If you think that your business can simply ignore the introduction of the GDPR and continue as before, well, think again. Any company that is found not to be complying with regulations of GDPR can be penalized with heavy fines, unless the company is exempt due to Article 30 (see below). In fact, many businesses are not yet ready for GDPR because they figure this legislation will not influence their company.
The truth is: If your company has any dealings with individuals who are EU residents, then your company is affected by this legislation.

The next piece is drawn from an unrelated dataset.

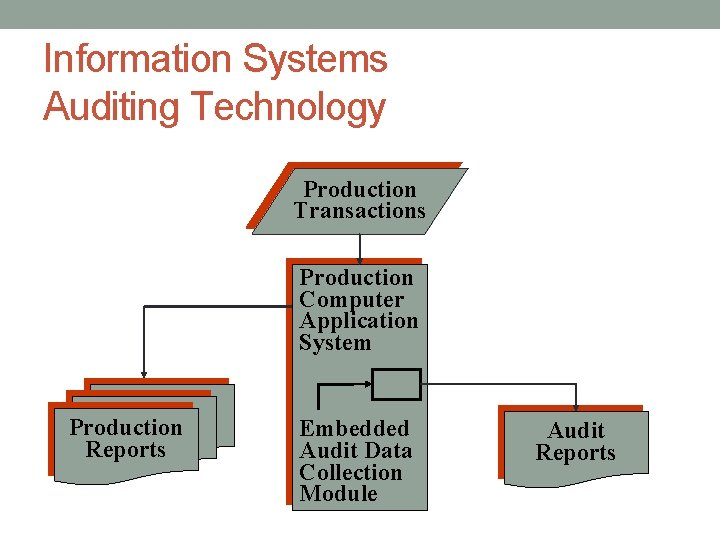 Information Systems Auditing Technology Production Transactions Production Computer Application System Production Reports Embedded Audit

What about Article 30 Exemptions?
Article 30 states that “The obligations referred to in paragraphs 1 and 2 shall not apply to (a company) employing fewer than 250 persons unless the processing it carries out is likely to result in a risk to the rights and freedoms of data subjects, the processing is not occasional, or the processing includes special categories of data as referred to in Article 9(1) or personal data relating to criminal convictions and offences referred to in Article 10. “
Consideration in this processing must be given to how the rights and freedoms of EU citizens whose data you collect might be impacted.
What Records Must Show
Your records must show such information as:
- Company/organization name
- Details of the business
- Designation of a Data Protection Officer
- What data is being processed and why
- Personnel from whom data is collected
- Categories of personal information collected
- Proof of safeguarding of data collected
- Proof of your company’s security of data
Does Your Business Need to Have a Data Protection Officer?
This depends on the data you collect and how the data is collected, utilized and/or stored.
If the data is deemed to be “regular” and its collection is for systematic monitoring of any EU citizens, then you likely need a data protection officer.